Link the auth log to your scheduling system. When a patient appointment is booked for a service that requires authorization, the scheduler should check the log to confirm an active auth exists. If no auth is on file, the appointment should be flagged and the auth requested before the patient arrives.
Set expiration alerts. Configure your system to alert staff 7 to 14 days before an auth expires. This gives adequate time to request an extension or reschedule the service within the auth window.

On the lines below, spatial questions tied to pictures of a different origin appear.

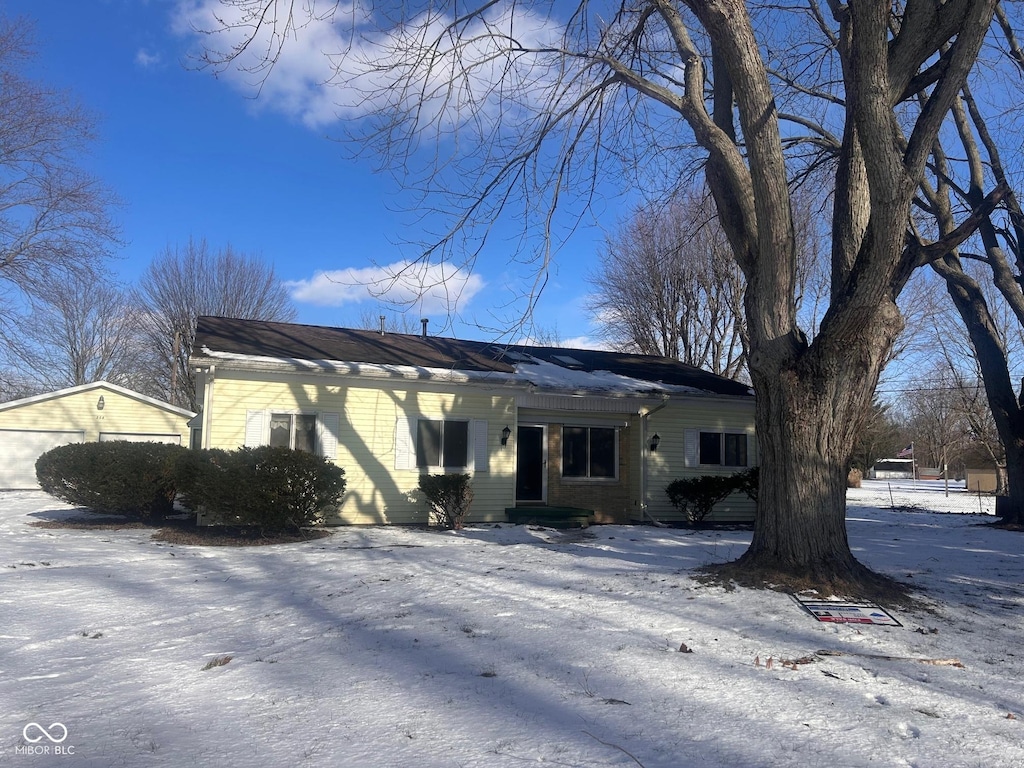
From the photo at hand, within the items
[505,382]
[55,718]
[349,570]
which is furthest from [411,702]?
[505,382]

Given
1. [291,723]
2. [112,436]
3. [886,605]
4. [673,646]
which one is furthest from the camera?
[112,436]

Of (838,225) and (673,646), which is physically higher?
(838,225)

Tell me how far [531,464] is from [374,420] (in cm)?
359

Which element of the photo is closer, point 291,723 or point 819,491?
point 291,723

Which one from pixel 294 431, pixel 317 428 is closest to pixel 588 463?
pixel 317 428

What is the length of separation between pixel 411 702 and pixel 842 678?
2829 millimetres

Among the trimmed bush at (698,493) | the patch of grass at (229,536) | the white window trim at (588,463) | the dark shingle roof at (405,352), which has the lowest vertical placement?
the patch of grass at (229,536)

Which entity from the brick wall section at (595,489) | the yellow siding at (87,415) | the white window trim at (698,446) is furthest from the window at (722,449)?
the yellow siding at (87,415)

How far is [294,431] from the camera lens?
13297 millimetres

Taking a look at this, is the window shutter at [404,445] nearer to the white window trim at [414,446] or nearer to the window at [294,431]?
the white window trim at [414,446]

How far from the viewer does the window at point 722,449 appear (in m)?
16.7

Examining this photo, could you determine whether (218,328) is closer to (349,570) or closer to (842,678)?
(349,570)

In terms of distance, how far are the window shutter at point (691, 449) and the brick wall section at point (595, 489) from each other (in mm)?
1322

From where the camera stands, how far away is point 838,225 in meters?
7.70
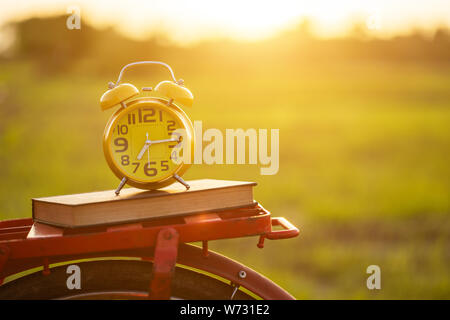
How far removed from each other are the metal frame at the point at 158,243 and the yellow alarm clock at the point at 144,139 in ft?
0.37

Build a pre-billing auth verification step. Before claims are transmitted, run a report that checks each claim against the auth log. Any claim for a service that typically requires auth but lacks an auth number should be held for manual review. This catches the “auth obtained but not on claim” problem before it becomes a denial.
Financial Impact of Authorization Denials
CO-197 denials are among the most expensive per-claim because they disproportionately affect high-cost services. The average authorization denial involves services valued at $1,500 to $5,000 for outpatient procedures and $10,000 to $50,000+ for inpatient admissions and surgeries. Even a small number of CO-197 denials can represent significant revenue at risk.
The overturn rate for authorization denial appeals varies by payer and by the quality of your documentation, but industry data suggests 40% to 60% of appealed auth denials are overturned when supported by clinical documentation. This means every CO-197 denial is worth appealing if you have clinical justification. The $1,500 procedure that costs $30 to appeal is worth the effort when more than half of appeals succeed.
Investing in an authorization management system and dedicated auth staff typically pays for itself within the first quarter. A single prevented CO-197 denial on a $5,000 surgical case covers months of auth tracking costs. Practices that implement systematic auth management see CO-197 denial rates drop by 70% to 90% within six months.